Thane Ruthenis comments on Prize for Alignment Research Tasks

Thane Ruthenis 7 May 2022 16:11 UTC
2 points
Edit: On a closer read, I take it you’re looking only for tasks well-suited for language models? I’ll leave this comment up for now, in case it’d still be of use.
- Task: Extract the the training objective from a fully-trained ML model.
- Input type: The full description of a ML model’s architecture + its parameters.
- Output type: Mathematical or natural-language description of the training objective.
Input [Learned parameters and architecture description of a fully-connected neural network trained on the MNIST dataset.]
Output Classifying handwritten digits.
Input [Learned parameters and architecture description of InceptionV1.]
Output Labeling natural images.
Can’t exactly fit that here, but the dataset seems relatively easy to assemble.
We can then play around with it:
- See how well it generalizes. Does it stop working if we show it a model with a slightly unfamiliar architecture? Or a model with an architecture it knows, but trained for a novel-to-it task? Or a model with a familiar architecture, trained for a familiar task, but on a novel dataset? Would show whether Chris Olah’s universality hypothesis holds for high-level features.
- See if it can back out the training objective at all. If not, uh-oh, we have pseudo-alignment. (Note that the reverse isn’t true: if it can extract the intended training objective, the inspected model can still be pseudo-aligned.)
- Mess around with what exactly we show it. If we show all but the first layer of a model, would it still work? Only the last three layers? What’s the minimal set of parameters it needs to know?
- Hook it up to an attribution tool to see what specific parameters it looks at when figuring out the training objective.

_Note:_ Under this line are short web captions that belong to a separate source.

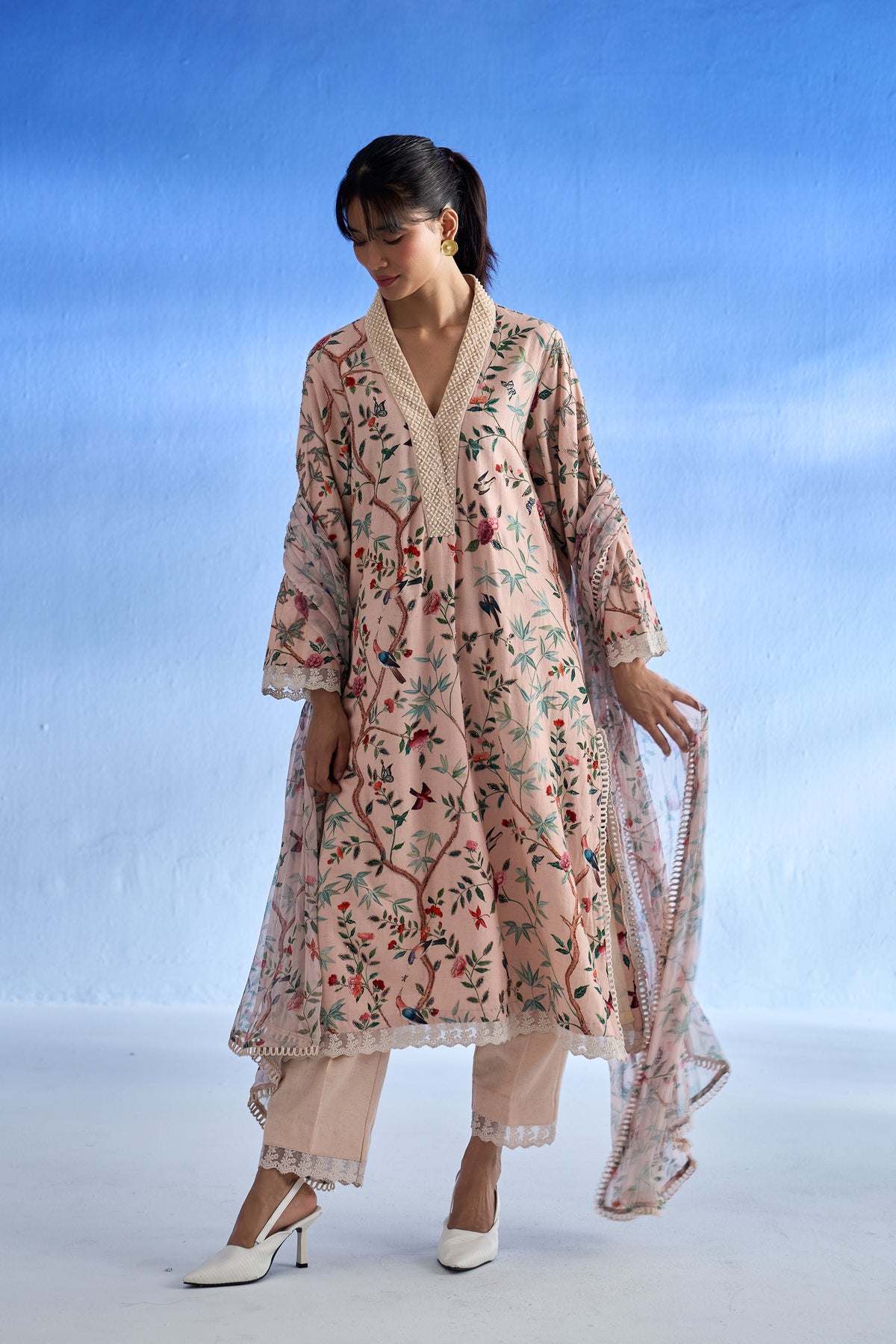 Sabeena Tamang Deshmukh in Naseebo Blush Garden Linen Kurta Set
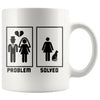 Funny Cat Divorce Mug Problem Solved 11oz White Coffee Mugs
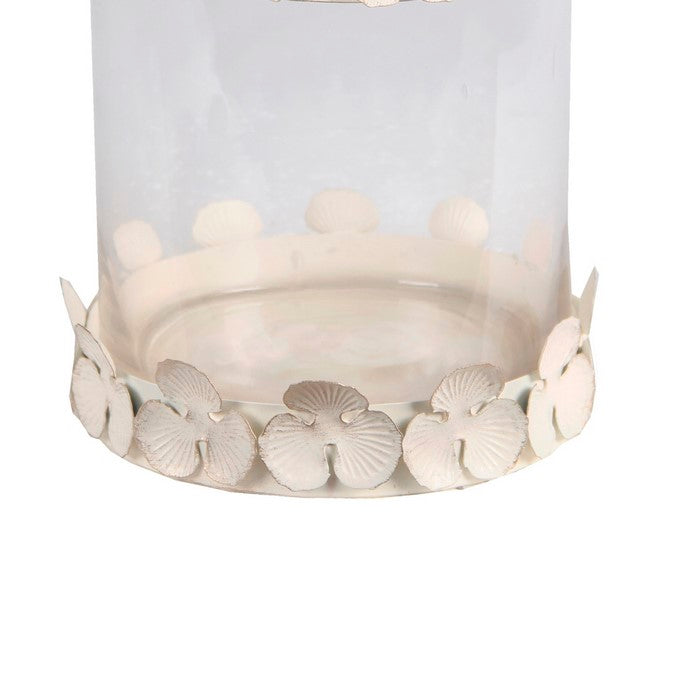 Decorative Metal and Glass Lidded Jar, Small, Beige and White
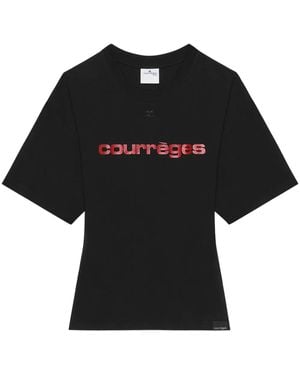 Courreges Logo Cotton Belted T-Shirt - Black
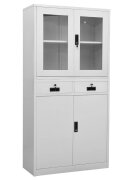 vidaXL Офис шкаф светлосив 90x40x180 см стомана и закалено стъкло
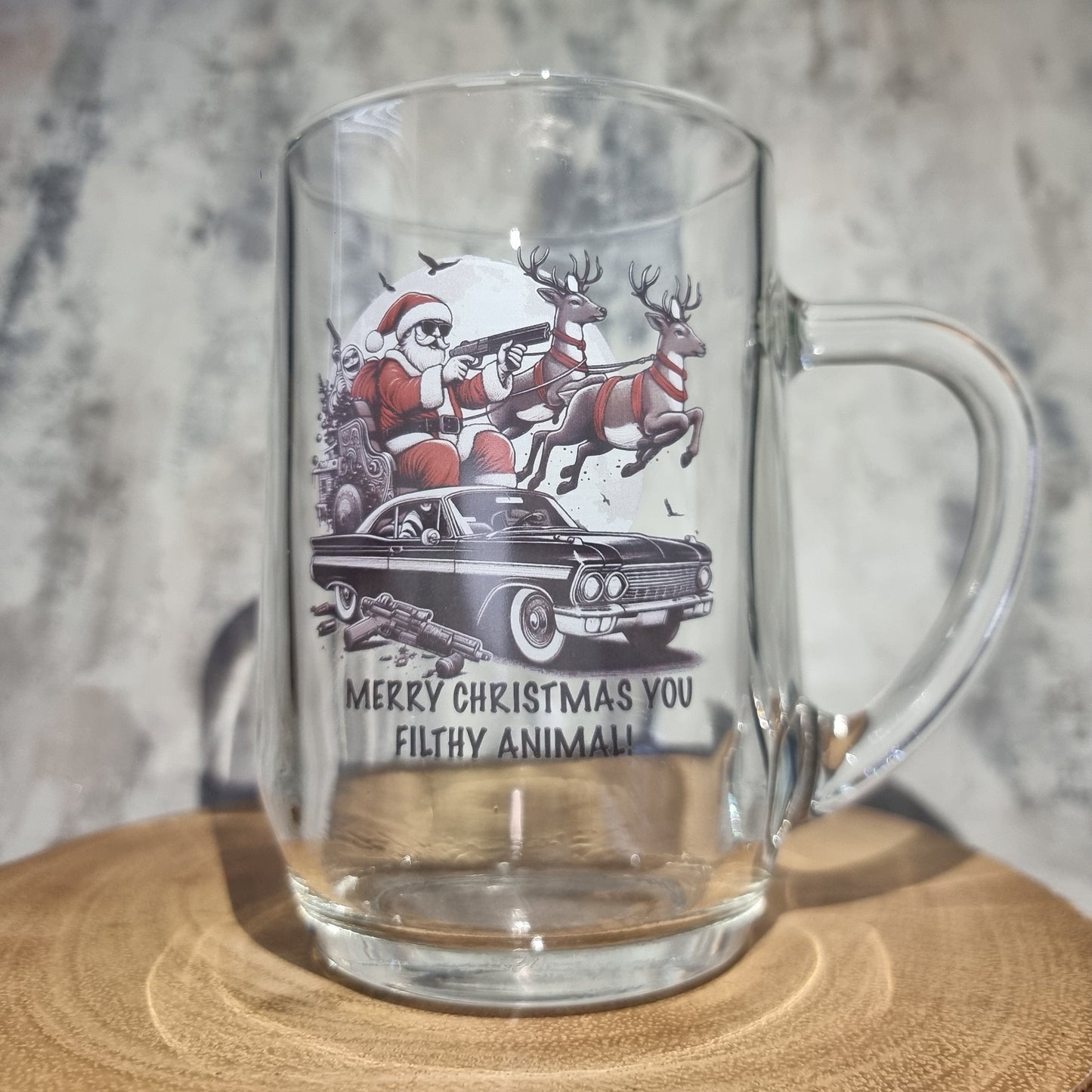 Santa's Sleigh Drive-By: Edgy Christmas Pint Conical Glass for a Holiday Twist FirstGlassDesigns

- William_S 16 May 2022 4:31 UTC
  1 point
  Parent
  I think it’s fine to have tasks that wouldn’t work for today’s language models like those that would require other input modalities. Would prefer to have fully specified inputs but these do seem easy to produce in this case. Would be ideal if there were examples with a smaller input size though.
  - Thane Ruthenis 16 May 2022 5:21 UTC
    1 point
    Parent
    Hmm. A speculative, currently-intractable way to do this might be to summarize the ML model before feeding it to the goal-extractor.
    tl;dr: As per natural abstractions, most of the details of the interactions between the individual neurons are probably irrelevant with regards to the model’s high-level functioning/reasoning. So there should be, in principle, a way to automatically collapse e. g. a trillion-parameters model into a much lower-complexity high-level description that would still preserve such important information as the model’s training objective.
    But there aren’t currently any fast-enough algorithms for generating such summaries.

Input	[Learned parameters and architecture description of a fully-connected neural network trained on the MNIST dataset.]
Output	Classifying handwritten digits.